Silva Francisco, Specks Ulrich, Sethi Sanjeev, Irazabal Maria Valentina, Fervenza Fernando C
Division of Pulmonary and Critical Care Medicine, Mayo Clinic, Rochester, MN 55905, USA.
Am J Kidney Dis. 2009 Sep;54(3):542-5. doi: 10.1053/j.ajkd.2009.02.016. Epub 2009 Apr 23.

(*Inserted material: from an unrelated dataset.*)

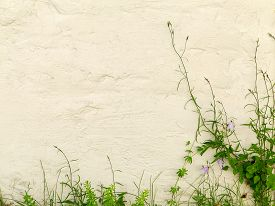 stock photo of blue-bell  - Blue bells and green grass on textured whitewashed wall of a building - JPG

Myeloperoxidase (MPO)-specific antineutrophil cytoplasmic antibodies have been proposed as pathogenic for microscopic polyangiitis. Supporting this hypothesis, a case report of transplacental anti-MPO antibody transfer presumably causing a vasculitis-like syndrome in the newborn is cited frequently. Here, we report a case of transplacental transfer of high levels of anti-MPO antibodies not resulting in clinical compromise in the newborn. The mother developed microscopic polyangiitis 5 years before the pregnancy. After induction therapy, remission was maintained with low-dose prednisone and azathioprine for 4.5 years despite high levels of anti-MPO antibodies (>100 U/mL). The patient elected to become pregnant, immunosuppression was maintained during pregnancy, and a normal-term neonate was delivered. The newborn's venous blood anti-MPO antibody levels decreased gradually from greater than 100 U/mL at birth to undetectable by day 120. No clinical manifestation of vasculitis developed in the newborn. This case supports that anti-MPO antibodies alone are not pathogenic without additional cofactors.
髓过氧化物酶(MPO)特异性抗中性粒细胞胞浆抗体被认为是显微镜下多血管炎的致病因素。支持这一假说的是,一份关于经胎盘抗MPO抗体转移可能导致新生儿出现血管炎样综合征的病例报告经常被引用。在此,我们报告一例经胎盘高水平抗MPO抗体转移但未导致新生儿临床损害的病例。母亲在怀孕前5年患显微镜下多血管炎。诱导治疗后,尽管抗MPO抗体水平较高(>100 U/mL),但低剂量泼尼松和硫唑嘌呤维持缓解4.5年。患者选择怀孕,孕期维持免疫抑制,足月分娩一名新生儿。新生儿静脉血抗MPO抗体水平从出生时大于100 U/mL逐渐下降至120天时检测不到。新生儿未出现血管炎临床表现。该病例支持在没有其他辅助因素的情况下,单独的抗MPO抗体不具有致病性。